▶ [BRANO SCELTO]
_ _ _ _

La seconda fase è stata quella di fornire a Sarraj, visto che è
nell'area intorno a Tripoli che si concentrano le partenze verso
l'Italia, gli strumenti per bloccare il traffico. In questo caso è
stata ripresa un'iniziativa a suo tempo centrale negli accordi con
Gheddafi: la fornitura di navigli e l'addestramento della Guardia
Costiera libica.
L’Italia fornirà un totale di 10 motovedette, ancora non tutte
consegnate, e relativo addestramento dei marinai a cui va aggiunto
un centro operativo a Tripoli (asservito a sistemi radar per
coordinare l'attività di pattugliamento) e ad un sostegno
logistico in territorio libico. Alcune richieste libiche non hanno
avuto seguito a causa dell’embargo su armi e materiale bellico e
gli stessi radar per le sale operative sono stati soggetti ad
un’autorizzazione dell’ONU. Per strumenti tecnici, equipaggiamenti
e una decina di ambulanze invece non ci sono state difficoltà.
L'Italia si è quindi sobbarcata un costo complessivo di circa 800
milioni di euro.
Il CPT di Lampedusa, in Sicilia
A tutta Libia
Il Memorandum Italia-Libia, firmato il 2 febbraio 2017, è
articolato in 8 punti e citava solo le generiche esigenze da
soddisfare, i dettagli sono stati aggiunti dopo. Una curiosità del
documento è stata quella di indicare, tra le cose da fare, anche
l'articolo 19 del memorandum firmato nel 2008 con Gheddafi in cui
il dittatore chiedeva un sistema di radar per il controllo dei
confini meridionali in chiave anti-immigrazione. Era allora
notorio che tale sistema aveva altre funzioni, più squisitamente
militari, ma evidentemente se ne richiede ancora la realizzazione.
All’epoca costava sui 300 milioni di dollari e avrebbe dovuto
essere realizzato dalla Selex. Forse la recente visita a Roma dei
10 sindaci del Fezzan ha spinto in tal senso.
Nella pratica, come in passato, la guardia costiera libica opererà
per impedire la partenza delle imbarcazioni dei clandestini e
riprenderà indietro quelle intercettate in mare dal pattugliamento
italiano o dal Frontex europeo. Durante il vertice di Malta ad
inizio 2017 si è chiesta la creazione in mare di una "Linea di
protezione" per bloccare e respingere tutti i natanti. Sinora le
navi di Frontex non potevano entrare nelle acque territoriali
libiche. Negli ultimi mesi anche queste limitazioni sono state
superate.

_ _ _ _

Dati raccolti
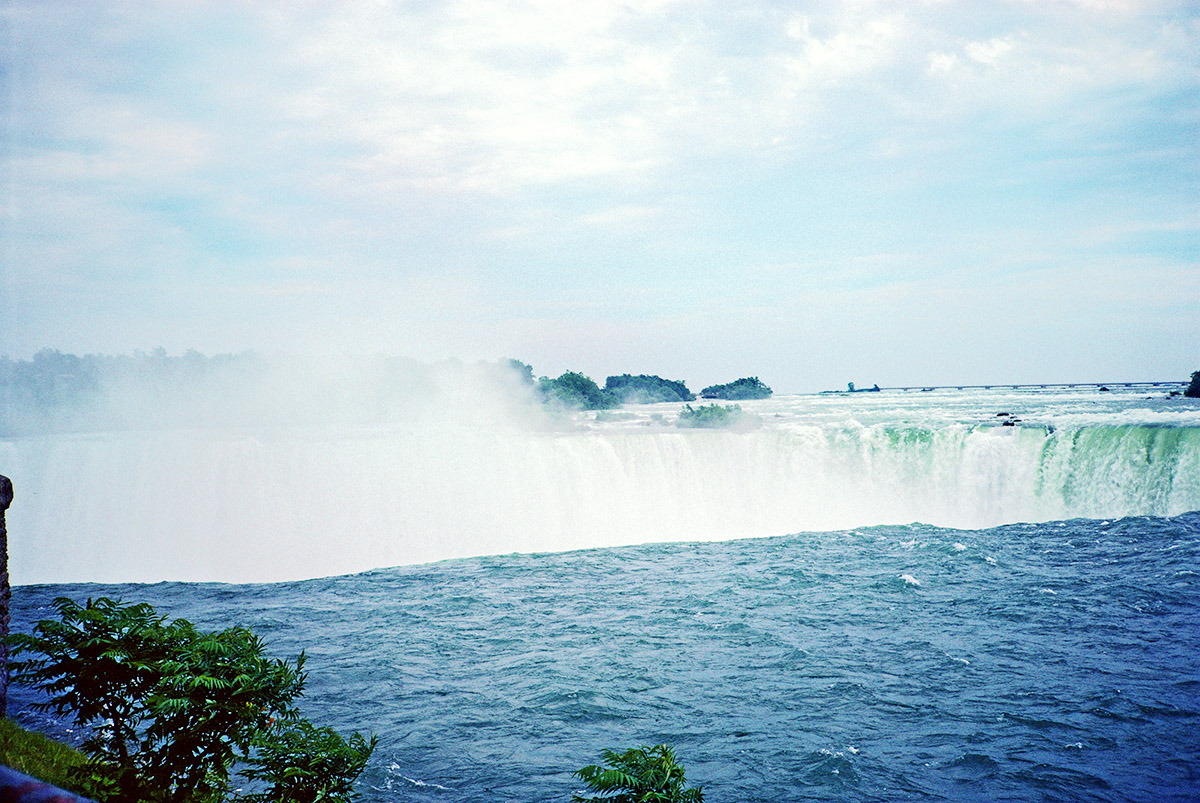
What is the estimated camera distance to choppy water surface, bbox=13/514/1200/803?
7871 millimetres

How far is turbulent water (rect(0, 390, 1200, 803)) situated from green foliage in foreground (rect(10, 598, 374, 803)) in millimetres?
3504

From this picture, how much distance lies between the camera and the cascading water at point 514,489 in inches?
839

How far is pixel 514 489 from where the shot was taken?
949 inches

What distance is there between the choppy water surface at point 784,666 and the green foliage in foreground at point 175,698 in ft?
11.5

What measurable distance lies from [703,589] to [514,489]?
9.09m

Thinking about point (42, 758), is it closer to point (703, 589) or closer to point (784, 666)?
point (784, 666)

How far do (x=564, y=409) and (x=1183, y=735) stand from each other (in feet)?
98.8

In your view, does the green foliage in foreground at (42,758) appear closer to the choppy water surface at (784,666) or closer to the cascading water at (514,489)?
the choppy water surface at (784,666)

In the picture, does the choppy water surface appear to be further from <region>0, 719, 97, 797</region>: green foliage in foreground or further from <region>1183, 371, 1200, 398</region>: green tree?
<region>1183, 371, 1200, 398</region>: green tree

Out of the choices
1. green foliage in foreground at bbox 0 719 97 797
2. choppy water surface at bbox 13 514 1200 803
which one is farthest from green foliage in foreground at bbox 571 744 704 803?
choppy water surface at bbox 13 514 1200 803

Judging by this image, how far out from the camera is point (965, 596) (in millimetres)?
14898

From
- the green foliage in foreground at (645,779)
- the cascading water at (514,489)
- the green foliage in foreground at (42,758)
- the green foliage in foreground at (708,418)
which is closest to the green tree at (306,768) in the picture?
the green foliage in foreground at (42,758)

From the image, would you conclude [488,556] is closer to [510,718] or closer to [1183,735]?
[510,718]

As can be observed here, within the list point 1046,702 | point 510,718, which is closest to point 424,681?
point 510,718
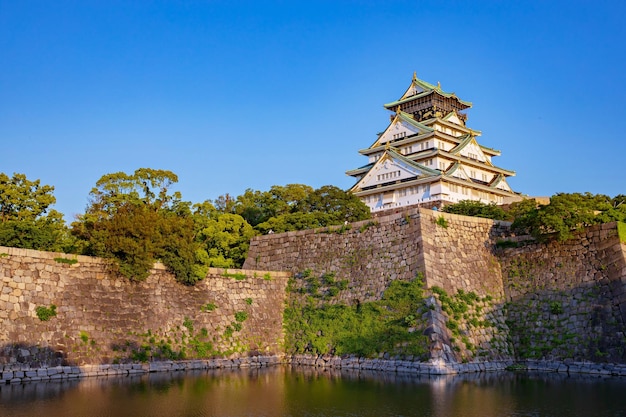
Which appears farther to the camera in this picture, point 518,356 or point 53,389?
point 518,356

_ _ _ _

▶ [COMPITO DA SVOLGERE]
Stabilisci se ciascuna affermazione concorda con il brano sull'accordo tra Italia e Libia, rispondendo sì o no e citando alla lettera le parole del brano che lo decidono.
1. L'Italia fornirà in tutto 10 motovedette.
2. Il Memorandum Italia-Libia è stato firmato nel 2008.
3. La fornitura di ambulanze ha incontrato difficoltà.
I dati raccolti sono materiale a sé, distinto dal brano.

▶ [SOLUZIONE]
1. Sì: "L’Italia fornirà un totale di 10 motovedette".
2. No: "Il Memorandum Italia-Libia, firmato il 2 febbraio 2017".
3. No: "Per strumenti tecnici, equipaggiamenti e una decina di ambulanze invece non ci sono state difficoltà."